* _QUOTED PASSAGE_
The story of the grail had gained fresh energy among followers of Frederick Furnivall, celebrated Christian Socialist and co-founder of the London Working Men’s College. And in contrast to what you might expect, the early Christian Socialists were not advocating democracy here but ‘community’. It was about hierarchy, not equality. Government, like holiness, emanated from the top down and true reform had to be conceived, and then enforced by an elite representing the will of the people. It is little wonder the myth resonated so deeply with the young Bolsheviks who’d sought sanctuary and deliverance in the mission halls of London’s East End during their twenty years in exile.

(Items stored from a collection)
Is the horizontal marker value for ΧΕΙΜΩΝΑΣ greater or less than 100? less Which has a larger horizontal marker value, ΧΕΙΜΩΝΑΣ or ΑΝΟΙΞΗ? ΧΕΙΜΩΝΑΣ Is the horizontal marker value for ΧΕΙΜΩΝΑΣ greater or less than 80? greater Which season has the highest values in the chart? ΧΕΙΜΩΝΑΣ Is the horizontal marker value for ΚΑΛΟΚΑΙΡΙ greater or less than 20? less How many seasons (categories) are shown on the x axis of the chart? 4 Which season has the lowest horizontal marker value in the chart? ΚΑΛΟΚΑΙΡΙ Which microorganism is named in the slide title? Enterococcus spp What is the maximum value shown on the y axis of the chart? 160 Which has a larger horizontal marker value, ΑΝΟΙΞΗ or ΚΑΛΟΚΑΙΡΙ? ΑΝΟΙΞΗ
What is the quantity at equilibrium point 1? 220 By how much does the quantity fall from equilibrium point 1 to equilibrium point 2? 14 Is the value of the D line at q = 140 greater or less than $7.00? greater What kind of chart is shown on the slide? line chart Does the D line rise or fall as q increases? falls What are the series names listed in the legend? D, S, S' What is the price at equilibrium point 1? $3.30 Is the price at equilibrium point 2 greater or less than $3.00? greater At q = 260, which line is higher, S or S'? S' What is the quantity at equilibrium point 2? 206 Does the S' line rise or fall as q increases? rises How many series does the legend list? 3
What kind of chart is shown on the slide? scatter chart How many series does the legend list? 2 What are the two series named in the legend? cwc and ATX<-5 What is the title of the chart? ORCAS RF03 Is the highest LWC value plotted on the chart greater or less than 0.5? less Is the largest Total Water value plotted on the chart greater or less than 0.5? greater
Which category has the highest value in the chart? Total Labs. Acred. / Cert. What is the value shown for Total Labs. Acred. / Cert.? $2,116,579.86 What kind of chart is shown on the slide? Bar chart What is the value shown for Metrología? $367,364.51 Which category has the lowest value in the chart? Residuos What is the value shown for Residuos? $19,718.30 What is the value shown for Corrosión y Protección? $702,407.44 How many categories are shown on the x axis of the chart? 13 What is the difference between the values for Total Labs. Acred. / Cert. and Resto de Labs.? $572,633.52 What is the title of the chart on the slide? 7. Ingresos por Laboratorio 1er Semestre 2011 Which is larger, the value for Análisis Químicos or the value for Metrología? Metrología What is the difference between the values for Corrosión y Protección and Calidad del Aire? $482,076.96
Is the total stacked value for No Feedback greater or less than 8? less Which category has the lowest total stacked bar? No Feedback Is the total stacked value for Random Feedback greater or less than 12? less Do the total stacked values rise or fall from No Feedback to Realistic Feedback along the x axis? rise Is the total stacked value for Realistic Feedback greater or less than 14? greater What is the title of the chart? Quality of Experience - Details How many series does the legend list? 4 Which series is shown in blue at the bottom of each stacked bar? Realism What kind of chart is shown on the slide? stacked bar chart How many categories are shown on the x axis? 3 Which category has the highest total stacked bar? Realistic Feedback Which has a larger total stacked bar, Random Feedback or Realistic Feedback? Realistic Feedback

* _REQUIREMENT 1_
Name every person, group, and institution that the passage on the grail story and the Christian Socialists mentions by name.
* _REQUIREMENT 2_
Copy the passage on the grail story and the Christian Socialists from the words "The story of" up to and including the words "years in exile.".
The items have no role in any of this.

* _ANSWER BOX 1_
Frederick Furnivall
Christian Socialists
London Working Men’s College
Bolsheviks

* _ANSWER BOX 2_
The story of the grail had gained fresh energy among followers of Frederick Furnivall, celebrated Christian Socialist and co-founder of the London Working Men’s College. And in contrast to what you might expect, the early Christian Socialists were not advocating democracy here but ‘community’. It was about hierarchy, not equality. Government, like holiness, emanated from the top down and true reform had to be conceived, and then enforced by an elite representing the will of the people. It is little wonder the myth resonated so deeply with the young Bolsheviks who’d sought sanctuary and deliverance in the mission halls of London’s East End during their twenty years in exile.